Supplied text:
_____

Case ID: f2d_424/html/1223-01.html
Source: Caselaw Access Project
Author: {"author": "HASTINGS, Senior Circuit Judge. \n      CUMMINGS, Circuit Judge", "license": "Public Domain", "url": "https://static.case.law/"}
Date Created: 2024-08-24T03:29:51.129683

William M. JOSLIN, Sr., Petitioner-Appellant, v. COMMISSIONER OF INTERNAL REVENUE, Respondent-Appellee.
    No. 17908.
    United States Court of Appeals, Seventh Circuit.
    April 17, 1970.
    
      Frank J. Smith, Chicago, 111., for petitioner-appellant.
    Johnnie M. Walters, Asst. Atty. Gen., Gary R. Allen, Atty., Tax Division, U. S. Department of Justice, Washington, D. C., Lee A. Jackson, C. Guy Tadlock, Attys., Dept, of Justice, Washington, D. C., for respondent-appellee.
    Before HASTINGS, Senior Circuit Judge, CUMMINGS, Circuit Judge, and DILLIN, District Judge.
    
    
      
      . Judge Dillin is sitting by designation from the Southern District of Indiana.
    
   HASTINGS, Senior Circuit Judge.

Taxpayer William M. Joslin, Sr., appeals from a decision of the Tax Court of the United States sustaining a determination by the Commissioner of Internal Revenue of a deficiency in his federal income tax for the calendar year 1963 in the amount of $1,666.11. We affirm.

The issue presented is whether certain installment payments made by taxpayer to his former wife qualify as “periodic payments” under Section 71 of the Internal Revenue Code of 1954, 26 U.S.C.A. § 71, and thus qualify for deduction by taxpayer under Section 215 of the Code, 26 U.S.C.A. § 215. The answer turns on whether taxpayer’s liability to make these installment payments extended over a period of more than ten years as required by Section 71(c) (2), 26 U.S. C.A. § 71(c) (2).

The facts were stipulated. Taxpayer married Dorothy McCooey on January 28, 1956. On January 21, 1960, taxpayer and his wife entered into an agreement in anticipation of the wife’s bringing an action for divorce in Nevada. The agreement provided for the settlement of the rights of the parties in certain property and of their liabilities for certain debts. These provisions were carried out, in whole or in part, before the decree of divorce was entered.

In addition to these provisions dealing with the division of property, the agreement provided:

“1. Husband agrees: * * *
(c) To pay to Wife * * * Twenty-Seven Thousand and No/100ths Dollars ($27,000.00) in monthly payments of Two Hundred Twenty-Five and No/lOOths Dollars ($225.00) per month beginning on the first day of the month succeeding the month in which a Decree of Divorce in favor of the Wife may be entered and subsequent payments to be due on the first day of each and every month thereafter until said sum of Twenty-Seven Thousand and No/100ths Dollars ($27,000.00) shall be fully paid. In the event that Husband fails to pay any of said monthly installments Wife may at her option declare the unpaid balance immediately due and payable. In case of Husband’s death prior to the death of Wife, any unpaid balance of said payments shall be and continue to remain an obligation of Husband’s estate.

_____

Input data:

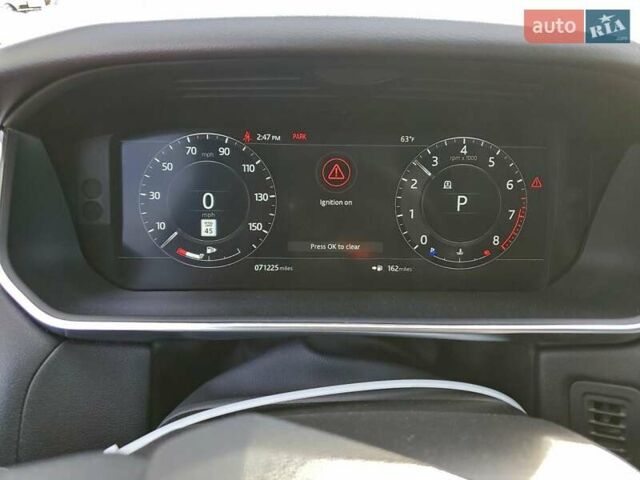 Білий Ленд Ровер Range Rover Sport, об'ємом двигуна 3 л та пробігом 113 тис. км за 15000 $, фото 8 на Automoto.ua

_____

Would you reproduce everything in the court opinion above from "Frank J. Smith, Chicago, 111., for" down to "DILLIN, District Judge.", word for word?

Reply to the task:
Frank J. Smith, Chicago, 111., for petitioner-appellant.
    Johnnie M. Walters, Asst. Atty. Gen., Gary R. Allen, Atty., Tax Division, U. S. Department of Justice, Washington, D. C., Lee A. Jackson, C. Guy Tadlock, Attys., Dept, of Justice, Washington, D. C., for respondent-appellee.
    Before HASTINGS, Senior Circuit Judge, CUMMINGS, Circuit Judge, and DILLIN, District Judge.